EXERCISE TASK :: Copy out each line of the entries below that contains the word "cable".

DATA TO PROCESS ::
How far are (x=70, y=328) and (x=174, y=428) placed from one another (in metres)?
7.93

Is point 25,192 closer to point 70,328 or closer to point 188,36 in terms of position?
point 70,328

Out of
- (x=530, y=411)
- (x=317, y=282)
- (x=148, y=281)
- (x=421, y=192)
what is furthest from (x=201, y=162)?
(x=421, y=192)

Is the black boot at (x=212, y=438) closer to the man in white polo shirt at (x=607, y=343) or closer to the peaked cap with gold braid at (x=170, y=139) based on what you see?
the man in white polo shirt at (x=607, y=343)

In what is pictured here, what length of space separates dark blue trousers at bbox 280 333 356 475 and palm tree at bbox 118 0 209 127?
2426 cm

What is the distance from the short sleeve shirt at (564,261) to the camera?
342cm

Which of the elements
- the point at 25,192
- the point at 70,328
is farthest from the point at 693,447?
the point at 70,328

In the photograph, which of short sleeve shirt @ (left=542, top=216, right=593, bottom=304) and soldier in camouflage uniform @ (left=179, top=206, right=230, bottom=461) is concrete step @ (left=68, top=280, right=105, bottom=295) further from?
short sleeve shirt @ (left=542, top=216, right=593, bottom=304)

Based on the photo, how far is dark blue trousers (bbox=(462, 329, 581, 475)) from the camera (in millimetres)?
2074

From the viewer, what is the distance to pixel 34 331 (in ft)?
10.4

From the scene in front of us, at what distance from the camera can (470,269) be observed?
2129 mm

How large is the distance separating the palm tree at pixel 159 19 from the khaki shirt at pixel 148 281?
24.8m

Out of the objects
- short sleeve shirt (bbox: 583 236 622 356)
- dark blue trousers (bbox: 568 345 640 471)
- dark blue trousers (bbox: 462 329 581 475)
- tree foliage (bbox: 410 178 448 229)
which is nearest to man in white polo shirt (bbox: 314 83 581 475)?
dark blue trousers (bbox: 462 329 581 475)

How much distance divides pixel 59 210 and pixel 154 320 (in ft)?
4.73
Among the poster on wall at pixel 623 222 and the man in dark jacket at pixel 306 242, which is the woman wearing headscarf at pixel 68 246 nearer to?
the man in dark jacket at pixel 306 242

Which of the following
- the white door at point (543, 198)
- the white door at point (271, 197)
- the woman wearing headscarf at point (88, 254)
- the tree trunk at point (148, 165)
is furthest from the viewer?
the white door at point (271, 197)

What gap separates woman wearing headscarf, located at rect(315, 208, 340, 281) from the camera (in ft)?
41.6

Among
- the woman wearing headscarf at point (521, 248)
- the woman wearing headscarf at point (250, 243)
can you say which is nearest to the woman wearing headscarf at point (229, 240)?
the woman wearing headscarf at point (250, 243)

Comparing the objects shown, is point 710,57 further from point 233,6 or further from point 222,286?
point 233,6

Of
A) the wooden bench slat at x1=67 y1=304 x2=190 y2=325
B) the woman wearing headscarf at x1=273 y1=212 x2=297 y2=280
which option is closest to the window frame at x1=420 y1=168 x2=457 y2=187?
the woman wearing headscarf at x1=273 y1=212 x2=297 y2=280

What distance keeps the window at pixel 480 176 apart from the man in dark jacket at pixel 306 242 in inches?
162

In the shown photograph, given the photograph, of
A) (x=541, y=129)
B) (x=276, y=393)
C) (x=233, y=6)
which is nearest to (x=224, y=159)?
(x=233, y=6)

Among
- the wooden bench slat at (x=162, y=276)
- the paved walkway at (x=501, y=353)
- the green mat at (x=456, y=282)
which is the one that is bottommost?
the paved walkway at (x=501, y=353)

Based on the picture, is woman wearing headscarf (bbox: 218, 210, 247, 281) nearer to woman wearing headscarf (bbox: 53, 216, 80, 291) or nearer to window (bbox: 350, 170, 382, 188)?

...

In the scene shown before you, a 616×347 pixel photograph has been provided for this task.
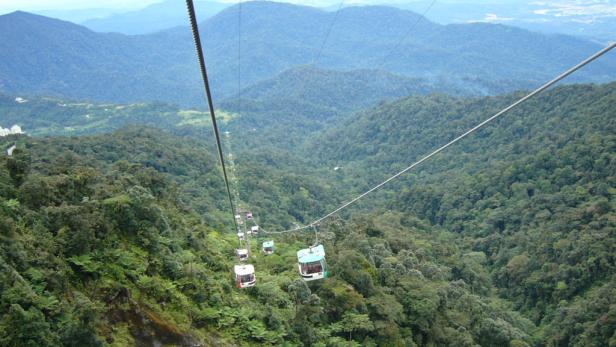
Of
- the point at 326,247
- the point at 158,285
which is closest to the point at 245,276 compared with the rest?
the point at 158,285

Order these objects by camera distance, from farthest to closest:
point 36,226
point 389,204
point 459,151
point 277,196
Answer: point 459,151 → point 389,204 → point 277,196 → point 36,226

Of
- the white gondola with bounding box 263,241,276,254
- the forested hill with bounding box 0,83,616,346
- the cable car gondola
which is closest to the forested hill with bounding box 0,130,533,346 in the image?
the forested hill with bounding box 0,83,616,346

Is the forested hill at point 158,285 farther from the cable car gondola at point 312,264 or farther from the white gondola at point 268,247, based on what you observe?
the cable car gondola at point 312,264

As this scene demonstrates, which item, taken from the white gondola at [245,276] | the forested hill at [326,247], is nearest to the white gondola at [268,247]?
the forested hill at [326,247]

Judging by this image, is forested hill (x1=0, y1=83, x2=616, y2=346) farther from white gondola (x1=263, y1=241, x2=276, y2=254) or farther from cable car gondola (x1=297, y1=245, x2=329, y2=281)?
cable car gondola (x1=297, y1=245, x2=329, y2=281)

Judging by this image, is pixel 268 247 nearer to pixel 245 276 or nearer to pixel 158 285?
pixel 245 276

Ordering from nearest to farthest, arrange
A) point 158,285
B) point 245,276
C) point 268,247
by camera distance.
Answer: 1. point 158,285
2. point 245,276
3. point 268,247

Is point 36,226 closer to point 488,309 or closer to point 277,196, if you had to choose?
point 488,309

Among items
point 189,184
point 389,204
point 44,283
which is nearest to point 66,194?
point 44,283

SOLUTION ::
- the cable car gondola
Is the forested hill at point 158,285 farther from the cable car gondola at point 312,264 or farther from the white gondola at point 268,247, based on what you observe?
the cable car gondola at point 312,264
Judging by this image, is forested hill (x1=0, y1=83, x2=616, y2=346) farther from white gondola (x1=263, y1=241, x2=276, y2=254) or farther from cable car gondola (x1=297, y1=245, x2=329, y2=281)?
cable car gondola (x1=297, y1=245, x2=329, y2=281)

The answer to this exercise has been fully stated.